It is common knowledge that serotonin reuptake inhibitors (SSRIs), or the majority of antidepressants, either completely neutralize or drastically reduce the effects of MDMA. Numerous individuals have confirmed this, both in practice (including myself) and from a scientific perspective, and it has a very simple explanation.
Briefly. There are two neurons, which resemble wires except for the synapse (cleft) that separates them. You already know that no current will pass through the hole. Serotonin is the particular neurotransmitter that flies out into the gap, hits the subsequent neuron, and causes the current to flow. Our nervous system functions in this manner.

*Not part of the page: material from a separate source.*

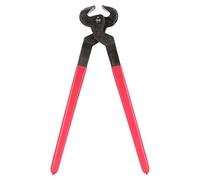 Julihai Pince à Sabot Multifonctionnelle de 14 Pouces, Outils de de Sabot Anti-oxydation, facilité D'utilisation pour Outil de Ferrage de Cheval, 45 équipements équestres en Acier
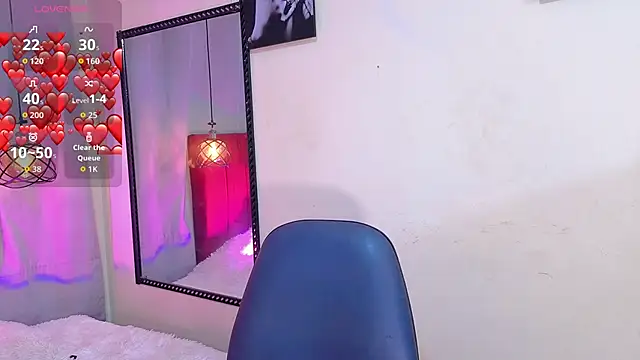 flor_gil - Flor_Gil's free webcam - UK Sex Cams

But there is such a thing as a serotonin transporter (SERT), and in this case, we are only referring to serotonin neurons. Serotonin is absorbed back into the first neuron while some of it travels to the following neuron, burns out, and transmits the signal. Therefore, antidepressants, particularly those in the SSRI class, inhibit (block) this SERT, preventing serotonin from flying back and forcing it to hit the next neuron instead. As the number of impulse transmissions increases, the person becomes satisfied, sociable, and calm.
How does MDMA work?
As a releaser, that is, a substance that causes serotonin to be released. MDMA enters a neuron, grabs serotonin, pulls it out into the synapse, serotonin hits and transmits a signal, MDMA flies back into the first neuron via SERT, grabs serotonin again, pulls it out, there is a signal, MDMA flies back. In a circle, continue like this. This occurs over a period of several hours. Many of you are probably aware of, or have witnessed, what a person goes through. Like the effect of MDMA, serotonin stores deplete and begin to degrade.
From the foregoing, it is easy to conclude that when SERT is inhibited by an antidepressant, MDMA will not enter the neuron, will not release serotonin, and will have no effect. That is, serotonin syndrome, about which people in the West frequently speak (and about which pseudo-experts from Khidra frequently speak), is impossible. If the antidepressants are of the MAOI class, then yes, the possibility of painfully gluing the fins together exists, but that's another story.
I recall a young man telling me in a chat that his girlfriend drinks Zoloft (sertraline), throws MDMA, and everything is fine with her. It was a long time ago, and I wasn't concerned with the pharmacodynamics of MDMA at the time. As you can see, the point here is not my personal experience; the point is that things work one way and only one way.
What is the logical conclusion? Or, in the case of a classic damaged phone, everything was different in reality; for example, a girl had not consumed Zoloft for a month. The second, and more common and tragic, option is that many people consume the substance (especially donuts) without realizing they are being sold something completely different than what was intended.
Mephedrone, by the way, is quite a rush even when taking antidepressants, just as stimulation from amphetamine or meth does not go away.
So, if you're interested in chemical attractions, it's in your best interest to understand how and why your perception changes. Beginning with the mundane care of your health and ending with not allowing cunning degenerates to deceive you.
And all of this neurobiology seems so complex and incomprehensible in words. It is not difficult to comprehend at the level required for an average user.